Es una gammagrafía utilizada para diagnosticar problemas en la circulación del líquido cefalorraquídeo.
Cisternografía; Gammagrafía de la médula espinal; Gammagrafía del flujo del LCR; Gammagrafía intratecal
Primero, se practica una punción lumbar (punción raquídea) y se inyectan pequeñas cantidades de un material radiactivo, llamado radioisótopo, en el líquido cefalorraquídeo en la parte baja de la columna.
La gammagrafía se practica de 4 a 6 horas después recibir esta inyección. Una cámara especial crea imágenes que muestran cómo los materiales radiactivos viajan con el líquido cefalorraquídeo a través de la columna y si dicho líquido se filtra fuera de ésta.
Se toman radiografías de nuevo a las 24 horas, y posiblemente otra vez a las 48 y 72 horas después de la inyección.
Usualmente no se requiere ninguna preparación especial. Sin embargo, si la persona se muestra muy ansiosa o agitada es posible que sea necesario sedarla. La persona debe firmar una autorización. Se debe usar una bata hospitalaria para tener un mejor acceso a la columna vertebral y quitarse las joyas y los objetos metálicos antes de la realización del procedimiento.
Durante la punción lumbar, se insensibiliza la parte inferior de la espalda sobre la columna con un anestésico. Sin embargo, muchas personas pueden percibir que el procedimiento es algo incómodo, usualmente debido a la presión que sienten en la columna vertebral durante la inserción de la aguja.
La gammagrafía es indolora, aunque la mesa puede estar fría o dura. El radioisótopo y el escáner no producen ninguna molestia.
Este procedimiento se realiza para detectar problemas de filtraciones y circulación del líquido cefalorraquídeo.
Un valor normal indica circulación normal del LCR a través de todas las partes del cerebro y de la médula espinal.
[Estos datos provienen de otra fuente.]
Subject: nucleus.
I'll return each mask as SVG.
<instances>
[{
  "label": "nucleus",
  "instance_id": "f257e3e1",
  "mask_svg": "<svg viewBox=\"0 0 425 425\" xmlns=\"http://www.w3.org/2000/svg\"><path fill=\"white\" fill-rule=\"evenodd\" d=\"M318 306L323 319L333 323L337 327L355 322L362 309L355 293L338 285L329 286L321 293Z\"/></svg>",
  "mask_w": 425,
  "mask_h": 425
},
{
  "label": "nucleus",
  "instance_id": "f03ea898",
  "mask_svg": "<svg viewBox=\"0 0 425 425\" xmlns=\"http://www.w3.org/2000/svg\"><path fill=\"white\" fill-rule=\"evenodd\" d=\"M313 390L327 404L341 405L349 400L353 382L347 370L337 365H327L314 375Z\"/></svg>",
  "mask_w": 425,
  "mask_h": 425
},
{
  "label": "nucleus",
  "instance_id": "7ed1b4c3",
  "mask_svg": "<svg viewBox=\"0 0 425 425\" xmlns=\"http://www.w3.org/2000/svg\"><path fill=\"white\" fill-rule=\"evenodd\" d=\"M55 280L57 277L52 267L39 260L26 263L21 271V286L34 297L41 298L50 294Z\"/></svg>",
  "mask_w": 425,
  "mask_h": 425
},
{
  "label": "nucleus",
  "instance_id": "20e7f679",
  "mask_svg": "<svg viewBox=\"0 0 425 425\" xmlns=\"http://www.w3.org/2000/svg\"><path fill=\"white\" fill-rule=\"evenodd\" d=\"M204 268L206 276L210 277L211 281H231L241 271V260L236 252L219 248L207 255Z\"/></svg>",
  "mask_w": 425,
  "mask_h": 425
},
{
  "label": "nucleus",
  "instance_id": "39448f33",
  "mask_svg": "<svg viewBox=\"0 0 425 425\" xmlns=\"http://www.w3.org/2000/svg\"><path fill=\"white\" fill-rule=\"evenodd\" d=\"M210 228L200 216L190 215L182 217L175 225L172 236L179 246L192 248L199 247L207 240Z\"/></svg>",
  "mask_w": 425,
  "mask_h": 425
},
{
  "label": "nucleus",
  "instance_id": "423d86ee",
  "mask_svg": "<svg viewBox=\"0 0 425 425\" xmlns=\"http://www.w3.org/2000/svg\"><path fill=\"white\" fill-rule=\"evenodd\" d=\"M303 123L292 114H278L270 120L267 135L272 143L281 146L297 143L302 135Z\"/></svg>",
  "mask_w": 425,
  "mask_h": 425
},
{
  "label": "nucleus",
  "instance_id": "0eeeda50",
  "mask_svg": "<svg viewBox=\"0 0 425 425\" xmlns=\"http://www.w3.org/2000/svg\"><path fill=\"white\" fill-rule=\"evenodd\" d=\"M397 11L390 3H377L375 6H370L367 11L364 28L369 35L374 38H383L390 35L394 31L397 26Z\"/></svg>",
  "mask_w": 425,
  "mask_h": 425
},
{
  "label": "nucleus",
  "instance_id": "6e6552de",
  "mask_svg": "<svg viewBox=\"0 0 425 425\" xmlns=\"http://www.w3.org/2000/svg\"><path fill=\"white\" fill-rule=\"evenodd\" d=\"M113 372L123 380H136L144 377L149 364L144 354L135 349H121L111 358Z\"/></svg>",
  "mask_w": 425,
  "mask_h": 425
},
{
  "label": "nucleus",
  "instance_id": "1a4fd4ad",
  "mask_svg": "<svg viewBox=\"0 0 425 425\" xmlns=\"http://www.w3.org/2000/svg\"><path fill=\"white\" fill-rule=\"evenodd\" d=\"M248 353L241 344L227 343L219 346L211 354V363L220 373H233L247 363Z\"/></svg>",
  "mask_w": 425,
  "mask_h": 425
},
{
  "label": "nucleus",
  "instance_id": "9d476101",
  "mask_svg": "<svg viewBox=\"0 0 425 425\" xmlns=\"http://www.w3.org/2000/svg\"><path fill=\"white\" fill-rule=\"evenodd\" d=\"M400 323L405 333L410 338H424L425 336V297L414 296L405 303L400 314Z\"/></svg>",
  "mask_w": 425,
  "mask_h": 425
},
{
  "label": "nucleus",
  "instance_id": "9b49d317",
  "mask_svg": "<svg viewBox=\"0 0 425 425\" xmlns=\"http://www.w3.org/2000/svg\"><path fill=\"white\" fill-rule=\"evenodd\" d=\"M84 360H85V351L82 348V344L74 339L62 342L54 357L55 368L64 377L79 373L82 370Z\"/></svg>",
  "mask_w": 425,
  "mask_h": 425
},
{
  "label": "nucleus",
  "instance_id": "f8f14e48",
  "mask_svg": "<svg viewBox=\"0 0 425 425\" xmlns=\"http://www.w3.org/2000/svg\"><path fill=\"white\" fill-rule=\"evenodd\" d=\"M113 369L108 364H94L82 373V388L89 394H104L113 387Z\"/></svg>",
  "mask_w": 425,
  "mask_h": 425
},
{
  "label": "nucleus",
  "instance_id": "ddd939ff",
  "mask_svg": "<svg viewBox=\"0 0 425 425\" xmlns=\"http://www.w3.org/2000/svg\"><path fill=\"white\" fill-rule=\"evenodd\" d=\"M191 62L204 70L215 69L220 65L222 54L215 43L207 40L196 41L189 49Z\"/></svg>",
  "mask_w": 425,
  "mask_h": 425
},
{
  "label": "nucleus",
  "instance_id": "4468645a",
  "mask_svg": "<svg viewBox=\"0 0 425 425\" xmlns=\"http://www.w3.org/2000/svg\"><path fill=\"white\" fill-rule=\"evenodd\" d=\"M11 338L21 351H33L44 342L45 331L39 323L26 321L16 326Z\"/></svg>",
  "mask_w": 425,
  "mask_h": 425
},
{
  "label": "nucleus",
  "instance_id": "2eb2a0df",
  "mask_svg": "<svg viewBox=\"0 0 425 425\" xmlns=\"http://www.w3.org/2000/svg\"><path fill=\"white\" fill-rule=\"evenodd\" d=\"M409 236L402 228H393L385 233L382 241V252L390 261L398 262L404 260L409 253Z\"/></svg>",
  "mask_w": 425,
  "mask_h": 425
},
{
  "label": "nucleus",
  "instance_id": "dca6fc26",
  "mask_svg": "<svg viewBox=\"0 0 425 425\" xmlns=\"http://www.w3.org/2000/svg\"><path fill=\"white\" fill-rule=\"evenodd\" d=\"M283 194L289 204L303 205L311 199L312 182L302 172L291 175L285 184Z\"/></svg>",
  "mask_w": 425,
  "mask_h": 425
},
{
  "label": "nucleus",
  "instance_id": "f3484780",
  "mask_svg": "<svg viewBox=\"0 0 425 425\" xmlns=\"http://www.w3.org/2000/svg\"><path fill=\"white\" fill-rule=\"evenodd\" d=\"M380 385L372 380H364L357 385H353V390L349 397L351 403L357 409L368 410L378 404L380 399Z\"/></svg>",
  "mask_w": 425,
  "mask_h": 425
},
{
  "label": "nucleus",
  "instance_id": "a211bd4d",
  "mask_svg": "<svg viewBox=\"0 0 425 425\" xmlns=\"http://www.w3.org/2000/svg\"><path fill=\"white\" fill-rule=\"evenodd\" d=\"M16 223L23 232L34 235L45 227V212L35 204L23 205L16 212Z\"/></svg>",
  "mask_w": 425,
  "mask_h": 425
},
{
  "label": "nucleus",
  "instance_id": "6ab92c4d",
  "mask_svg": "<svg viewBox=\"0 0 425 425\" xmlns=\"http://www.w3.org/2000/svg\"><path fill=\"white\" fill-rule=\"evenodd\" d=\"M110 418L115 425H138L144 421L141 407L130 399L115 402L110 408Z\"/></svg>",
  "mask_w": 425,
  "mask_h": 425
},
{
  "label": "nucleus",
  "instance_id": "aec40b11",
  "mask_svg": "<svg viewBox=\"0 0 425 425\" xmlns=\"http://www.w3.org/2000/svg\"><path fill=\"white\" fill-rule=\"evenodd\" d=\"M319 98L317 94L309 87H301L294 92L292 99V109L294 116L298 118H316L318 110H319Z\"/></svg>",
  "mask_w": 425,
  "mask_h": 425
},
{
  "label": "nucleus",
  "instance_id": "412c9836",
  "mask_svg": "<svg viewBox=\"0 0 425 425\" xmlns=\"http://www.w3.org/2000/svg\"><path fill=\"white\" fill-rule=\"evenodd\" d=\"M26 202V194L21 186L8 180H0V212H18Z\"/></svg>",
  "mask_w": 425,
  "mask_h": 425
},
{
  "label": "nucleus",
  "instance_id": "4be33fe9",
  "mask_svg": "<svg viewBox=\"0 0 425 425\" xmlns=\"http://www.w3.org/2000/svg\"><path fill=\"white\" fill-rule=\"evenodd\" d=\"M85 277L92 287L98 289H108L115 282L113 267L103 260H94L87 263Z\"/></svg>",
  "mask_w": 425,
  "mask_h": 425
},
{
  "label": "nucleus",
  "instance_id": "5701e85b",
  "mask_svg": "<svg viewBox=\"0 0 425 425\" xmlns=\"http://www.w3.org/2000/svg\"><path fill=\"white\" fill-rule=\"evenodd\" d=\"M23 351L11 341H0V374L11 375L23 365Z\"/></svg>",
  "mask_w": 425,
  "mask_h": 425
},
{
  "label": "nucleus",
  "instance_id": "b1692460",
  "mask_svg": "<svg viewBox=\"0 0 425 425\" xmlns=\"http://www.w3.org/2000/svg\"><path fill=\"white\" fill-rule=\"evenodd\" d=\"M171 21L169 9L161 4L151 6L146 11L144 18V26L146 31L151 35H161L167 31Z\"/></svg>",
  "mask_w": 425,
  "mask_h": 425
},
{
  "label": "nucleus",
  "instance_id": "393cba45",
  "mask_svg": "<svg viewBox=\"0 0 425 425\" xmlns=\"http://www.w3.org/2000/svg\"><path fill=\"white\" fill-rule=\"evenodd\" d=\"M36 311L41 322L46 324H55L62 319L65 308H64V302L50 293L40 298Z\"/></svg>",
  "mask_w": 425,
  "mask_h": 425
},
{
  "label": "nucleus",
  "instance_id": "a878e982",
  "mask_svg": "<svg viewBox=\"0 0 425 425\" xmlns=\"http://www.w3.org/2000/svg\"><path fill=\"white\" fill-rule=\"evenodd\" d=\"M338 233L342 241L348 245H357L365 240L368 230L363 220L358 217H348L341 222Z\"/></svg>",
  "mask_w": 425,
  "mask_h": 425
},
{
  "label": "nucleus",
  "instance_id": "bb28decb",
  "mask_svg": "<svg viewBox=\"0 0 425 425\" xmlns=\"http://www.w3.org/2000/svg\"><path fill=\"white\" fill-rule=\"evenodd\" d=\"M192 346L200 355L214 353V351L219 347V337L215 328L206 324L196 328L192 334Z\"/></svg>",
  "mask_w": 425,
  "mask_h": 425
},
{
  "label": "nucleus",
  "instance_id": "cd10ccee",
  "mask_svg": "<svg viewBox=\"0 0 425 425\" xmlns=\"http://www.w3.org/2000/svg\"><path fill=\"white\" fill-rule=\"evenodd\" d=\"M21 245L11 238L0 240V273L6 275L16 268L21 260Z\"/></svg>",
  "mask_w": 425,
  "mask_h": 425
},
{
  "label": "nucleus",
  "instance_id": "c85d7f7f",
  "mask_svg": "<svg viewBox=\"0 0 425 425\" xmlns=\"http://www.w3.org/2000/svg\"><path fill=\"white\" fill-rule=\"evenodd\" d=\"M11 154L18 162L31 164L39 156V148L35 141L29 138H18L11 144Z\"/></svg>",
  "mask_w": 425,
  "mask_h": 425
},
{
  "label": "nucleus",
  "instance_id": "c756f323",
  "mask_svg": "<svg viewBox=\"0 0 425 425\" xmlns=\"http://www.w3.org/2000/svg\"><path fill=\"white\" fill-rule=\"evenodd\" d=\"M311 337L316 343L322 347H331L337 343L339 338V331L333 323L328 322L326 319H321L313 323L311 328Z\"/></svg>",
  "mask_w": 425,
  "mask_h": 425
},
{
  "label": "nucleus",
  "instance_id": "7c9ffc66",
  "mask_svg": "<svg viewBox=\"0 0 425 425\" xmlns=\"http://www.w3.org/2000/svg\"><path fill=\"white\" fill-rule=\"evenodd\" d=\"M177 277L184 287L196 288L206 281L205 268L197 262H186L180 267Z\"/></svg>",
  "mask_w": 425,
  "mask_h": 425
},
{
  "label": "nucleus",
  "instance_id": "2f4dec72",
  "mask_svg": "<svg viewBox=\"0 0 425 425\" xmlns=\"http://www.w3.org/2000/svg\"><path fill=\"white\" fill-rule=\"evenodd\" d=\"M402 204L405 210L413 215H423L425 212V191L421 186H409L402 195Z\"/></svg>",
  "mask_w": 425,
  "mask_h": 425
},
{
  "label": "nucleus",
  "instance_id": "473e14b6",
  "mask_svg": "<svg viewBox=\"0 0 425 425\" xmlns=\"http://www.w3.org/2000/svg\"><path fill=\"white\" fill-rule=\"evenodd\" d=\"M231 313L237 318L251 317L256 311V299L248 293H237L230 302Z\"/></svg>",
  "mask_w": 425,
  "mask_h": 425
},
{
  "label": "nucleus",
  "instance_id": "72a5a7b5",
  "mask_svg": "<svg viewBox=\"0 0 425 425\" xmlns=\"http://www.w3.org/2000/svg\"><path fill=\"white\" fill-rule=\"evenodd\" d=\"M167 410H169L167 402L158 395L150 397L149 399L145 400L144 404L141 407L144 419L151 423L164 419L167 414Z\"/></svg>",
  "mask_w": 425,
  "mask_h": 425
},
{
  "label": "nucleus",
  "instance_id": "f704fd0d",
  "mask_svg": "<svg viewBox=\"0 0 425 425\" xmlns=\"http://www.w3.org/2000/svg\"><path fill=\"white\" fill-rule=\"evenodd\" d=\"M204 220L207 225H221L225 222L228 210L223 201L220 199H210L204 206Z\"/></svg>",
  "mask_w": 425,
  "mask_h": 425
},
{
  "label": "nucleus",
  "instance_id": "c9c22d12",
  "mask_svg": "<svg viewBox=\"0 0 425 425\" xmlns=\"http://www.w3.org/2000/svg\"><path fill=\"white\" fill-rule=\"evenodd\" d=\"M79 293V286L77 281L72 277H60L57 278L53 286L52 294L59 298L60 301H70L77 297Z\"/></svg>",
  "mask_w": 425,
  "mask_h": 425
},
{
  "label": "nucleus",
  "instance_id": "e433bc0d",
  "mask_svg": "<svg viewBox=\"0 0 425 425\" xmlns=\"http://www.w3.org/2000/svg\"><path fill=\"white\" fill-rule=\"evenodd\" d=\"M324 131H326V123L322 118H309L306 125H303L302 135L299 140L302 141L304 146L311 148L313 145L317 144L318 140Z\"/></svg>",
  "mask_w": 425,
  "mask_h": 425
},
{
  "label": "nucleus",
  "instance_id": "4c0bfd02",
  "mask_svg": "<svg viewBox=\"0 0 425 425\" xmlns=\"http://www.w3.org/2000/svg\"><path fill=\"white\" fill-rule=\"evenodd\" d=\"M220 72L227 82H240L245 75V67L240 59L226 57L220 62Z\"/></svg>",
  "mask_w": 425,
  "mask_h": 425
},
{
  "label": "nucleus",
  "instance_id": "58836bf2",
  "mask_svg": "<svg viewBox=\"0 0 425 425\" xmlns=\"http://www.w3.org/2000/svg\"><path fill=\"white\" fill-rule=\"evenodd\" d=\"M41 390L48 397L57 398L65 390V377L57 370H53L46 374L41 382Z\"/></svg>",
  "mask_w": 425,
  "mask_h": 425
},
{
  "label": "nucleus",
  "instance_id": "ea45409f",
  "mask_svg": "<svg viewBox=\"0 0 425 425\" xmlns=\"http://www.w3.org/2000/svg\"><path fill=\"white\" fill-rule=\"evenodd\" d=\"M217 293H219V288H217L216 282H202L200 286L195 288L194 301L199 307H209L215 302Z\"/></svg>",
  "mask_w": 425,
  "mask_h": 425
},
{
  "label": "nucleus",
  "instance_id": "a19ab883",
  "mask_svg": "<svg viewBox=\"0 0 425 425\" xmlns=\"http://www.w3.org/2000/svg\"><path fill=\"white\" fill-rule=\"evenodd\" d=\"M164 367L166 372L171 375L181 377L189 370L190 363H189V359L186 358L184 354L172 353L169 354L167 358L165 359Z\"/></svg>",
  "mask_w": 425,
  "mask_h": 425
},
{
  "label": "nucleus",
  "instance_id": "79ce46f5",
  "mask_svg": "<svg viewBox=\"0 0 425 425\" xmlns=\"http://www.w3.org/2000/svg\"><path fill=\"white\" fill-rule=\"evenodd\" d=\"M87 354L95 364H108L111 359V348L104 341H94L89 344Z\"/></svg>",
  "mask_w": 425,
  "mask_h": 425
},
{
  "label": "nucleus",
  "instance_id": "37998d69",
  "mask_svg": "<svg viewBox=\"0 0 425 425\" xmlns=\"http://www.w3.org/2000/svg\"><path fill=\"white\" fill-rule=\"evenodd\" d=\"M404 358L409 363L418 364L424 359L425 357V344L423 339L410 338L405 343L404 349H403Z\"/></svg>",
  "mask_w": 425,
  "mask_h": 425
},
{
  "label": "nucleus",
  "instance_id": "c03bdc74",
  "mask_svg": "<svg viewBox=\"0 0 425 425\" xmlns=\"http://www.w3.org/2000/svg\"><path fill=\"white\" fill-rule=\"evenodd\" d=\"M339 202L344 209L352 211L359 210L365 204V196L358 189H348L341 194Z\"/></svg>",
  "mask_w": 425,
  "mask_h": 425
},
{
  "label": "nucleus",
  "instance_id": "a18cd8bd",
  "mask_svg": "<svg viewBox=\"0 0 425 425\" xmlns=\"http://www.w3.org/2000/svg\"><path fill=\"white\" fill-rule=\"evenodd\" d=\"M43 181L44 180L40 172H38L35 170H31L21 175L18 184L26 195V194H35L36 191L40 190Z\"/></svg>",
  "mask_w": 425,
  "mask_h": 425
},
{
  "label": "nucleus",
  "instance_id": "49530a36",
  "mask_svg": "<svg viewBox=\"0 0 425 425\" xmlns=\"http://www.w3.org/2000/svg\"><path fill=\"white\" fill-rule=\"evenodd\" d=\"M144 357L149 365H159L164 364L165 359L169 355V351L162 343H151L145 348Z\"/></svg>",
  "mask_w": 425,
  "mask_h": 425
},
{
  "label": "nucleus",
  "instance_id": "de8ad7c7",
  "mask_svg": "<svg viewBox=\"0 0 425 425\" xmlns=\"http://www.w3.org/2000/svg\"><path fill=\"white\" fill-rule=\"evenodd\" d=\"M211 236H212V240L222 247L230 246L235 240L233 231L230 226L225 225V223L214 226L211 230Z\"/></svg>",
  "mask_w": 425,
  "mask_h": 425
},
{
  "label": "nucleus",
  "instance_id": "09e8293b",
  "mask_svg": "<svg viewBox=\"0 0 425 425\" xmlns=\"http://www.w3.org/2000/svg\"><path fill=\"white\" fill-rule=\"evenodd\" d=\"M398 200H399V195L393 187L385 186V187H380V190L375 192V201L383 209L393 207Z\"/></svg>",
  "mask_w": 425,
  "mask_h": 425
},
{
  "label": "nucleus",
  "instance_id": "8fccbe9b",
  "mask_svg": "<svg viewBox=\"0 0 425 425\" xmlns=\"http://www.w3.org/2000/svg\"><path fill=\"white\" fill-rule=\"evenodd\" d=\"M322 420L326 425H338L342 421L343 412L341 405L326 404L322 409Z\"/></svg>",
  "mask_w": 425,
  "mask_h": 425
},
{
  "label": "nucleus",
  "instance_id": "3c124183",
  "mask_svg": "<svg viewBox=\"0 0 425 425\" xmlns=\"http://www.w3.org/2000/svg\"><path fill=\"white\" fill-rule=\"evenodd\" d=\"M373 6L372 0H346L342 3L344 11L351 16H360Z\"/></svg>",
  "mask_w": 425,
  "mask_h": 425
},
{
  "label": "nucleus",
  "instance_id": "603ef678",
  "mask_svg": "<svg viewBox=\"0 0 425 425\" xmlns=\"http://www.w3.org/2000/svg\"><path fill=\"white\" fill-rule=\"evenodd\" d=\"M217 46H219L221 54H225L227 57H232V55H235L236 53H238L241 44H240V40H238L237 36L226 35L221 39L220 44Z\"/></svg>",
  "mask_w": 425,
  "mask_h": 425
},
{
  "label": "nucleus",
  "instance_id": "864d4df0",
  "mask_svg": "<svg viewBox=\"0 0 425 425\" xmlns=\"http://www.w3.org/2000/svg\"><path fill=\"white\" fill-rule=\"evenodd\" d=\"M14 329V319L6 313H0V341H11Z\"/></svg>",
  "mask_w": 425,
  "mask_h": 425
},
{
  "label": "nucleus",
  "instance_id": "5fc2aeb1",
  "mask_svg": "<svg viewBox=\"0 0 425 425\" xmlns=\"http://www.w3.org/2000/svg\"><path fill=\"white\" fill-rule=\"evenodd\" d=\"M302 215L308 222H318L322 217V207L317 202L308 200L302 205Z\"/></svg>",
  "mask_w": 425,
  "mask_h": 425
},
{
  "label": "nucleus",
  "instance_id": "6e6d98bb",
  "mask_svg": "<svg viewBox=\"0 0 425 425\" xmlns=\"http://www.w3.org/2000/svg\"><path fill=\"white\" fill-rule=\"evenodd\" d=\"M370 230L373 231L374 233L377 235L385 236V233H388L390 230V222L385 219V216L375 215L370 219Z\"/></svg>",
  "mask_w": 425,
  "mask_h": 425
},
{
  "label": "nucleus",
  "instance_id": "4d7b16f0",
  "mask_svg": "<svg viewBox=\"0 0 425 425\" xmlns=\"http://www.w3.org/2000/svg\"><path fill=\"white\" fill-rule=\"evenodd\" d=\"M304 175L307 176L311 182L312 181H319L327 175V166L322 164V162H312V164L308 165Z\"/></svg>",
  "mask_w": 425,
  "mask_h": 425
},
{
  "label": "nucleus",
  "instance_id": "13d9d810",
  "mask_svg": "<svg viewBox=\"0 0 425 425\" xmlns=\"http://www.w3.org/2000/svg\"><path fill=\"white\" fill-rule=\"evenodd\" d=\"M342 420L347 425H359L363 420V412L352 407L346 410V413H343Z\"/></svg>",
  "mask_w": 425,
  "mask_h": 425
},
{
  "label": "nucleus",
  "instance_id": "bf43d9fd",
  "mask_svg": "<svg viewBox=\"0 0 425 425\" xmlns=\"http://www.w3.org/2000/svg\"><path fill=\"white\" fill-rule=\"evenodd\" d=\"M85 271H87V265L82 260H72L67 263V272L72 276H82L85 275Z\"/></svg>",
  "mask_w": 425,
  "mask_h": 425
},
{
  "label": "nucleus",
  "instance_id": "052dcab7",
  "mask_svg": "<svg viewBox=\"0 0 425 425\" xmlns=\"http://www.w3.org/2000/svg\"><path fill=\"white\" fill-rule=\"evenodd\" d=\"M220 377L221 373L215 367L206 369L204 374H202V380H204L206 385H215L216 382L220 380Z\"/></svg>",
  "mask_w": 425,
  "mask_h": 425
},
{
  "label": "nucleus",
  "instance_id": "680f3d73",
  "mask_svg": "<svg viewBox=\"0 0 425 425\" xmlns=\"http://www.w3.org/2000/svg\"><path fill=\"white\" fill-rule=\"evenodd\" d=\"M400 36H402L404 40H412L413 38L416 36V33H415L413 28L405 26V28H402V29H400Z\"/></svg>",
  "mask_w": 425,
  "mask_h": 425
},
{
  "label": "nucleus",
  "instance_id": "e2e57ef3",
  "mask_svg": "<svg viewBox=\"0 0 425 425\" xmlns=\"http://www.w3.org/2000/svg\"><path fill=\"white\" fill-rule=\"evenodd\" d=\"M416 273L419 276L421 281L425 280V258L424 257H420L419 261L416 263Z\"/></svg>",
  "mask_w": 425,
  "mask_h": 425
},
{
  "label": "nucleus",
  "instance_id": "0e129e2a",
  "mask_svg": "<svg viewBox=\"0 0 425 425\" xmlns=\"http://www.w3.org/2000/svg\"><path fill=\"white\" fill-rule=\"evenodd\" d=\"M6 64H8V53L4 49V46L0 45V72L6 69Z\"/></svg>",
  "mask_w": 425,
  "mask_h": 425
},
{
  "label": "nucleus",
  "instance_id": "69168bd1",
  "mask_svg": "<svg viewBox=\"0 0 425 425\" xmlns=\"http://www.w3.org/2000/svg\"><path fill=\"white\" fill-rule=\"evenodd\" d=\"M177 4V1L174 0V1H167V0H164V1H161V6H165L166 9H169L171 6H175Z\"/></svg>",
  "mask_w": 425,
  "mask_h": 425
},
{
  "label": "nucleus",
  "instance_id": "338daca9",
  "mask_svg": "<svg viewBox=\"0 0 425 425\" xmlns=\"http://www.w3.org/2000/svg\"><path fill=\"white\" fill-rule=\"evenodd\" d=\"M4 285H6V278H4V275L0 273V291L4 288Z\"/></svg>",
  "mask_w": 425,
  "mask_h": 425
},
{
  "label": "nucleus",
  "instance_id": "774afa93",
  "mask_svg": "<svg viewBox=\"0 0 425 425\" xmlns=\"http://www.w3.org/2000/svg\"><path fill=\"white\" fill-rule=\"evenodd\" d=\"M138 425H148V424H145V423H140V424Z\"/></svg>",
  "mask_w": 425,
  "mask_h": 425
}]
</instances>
Un estudio anormal indica trastornos de la circulación del LCR, algunos de los cuales son:
Los riesgos asociados con una punción lumbar abarcan dolor en el sitio de la inyección, sangrado e infección. También existe una posibilidad muy remota de daño a nervios.
La cantidad de radiación utilizada durante una gammagrafía es muy pequeña y prácticamente desaparece por completo en un período de unos cuantos días. No se ha informado de casos de lesiones o daños producidos por el radioisótopo utilizado en esta gammagrafía. Sin embargo, como sucede con cualquier tipo de exposición a la radiación, se recomienda precaución para las mujeres embarazadas o que estén amamantando.
En casos extremadamente poco comunes, una persona desarrollará una reacción alérgica al radioisótopo utilizado durante la gammagrafía, lo cual puede incluir una reacción anafiláctica grave.
La persona debe permanecer acostada después de la punción lumbar para ayudar a prevenir un dolor de cabeza a causa de dicha punción. Generalmente, no hay necesidad de otros cuidados especiales.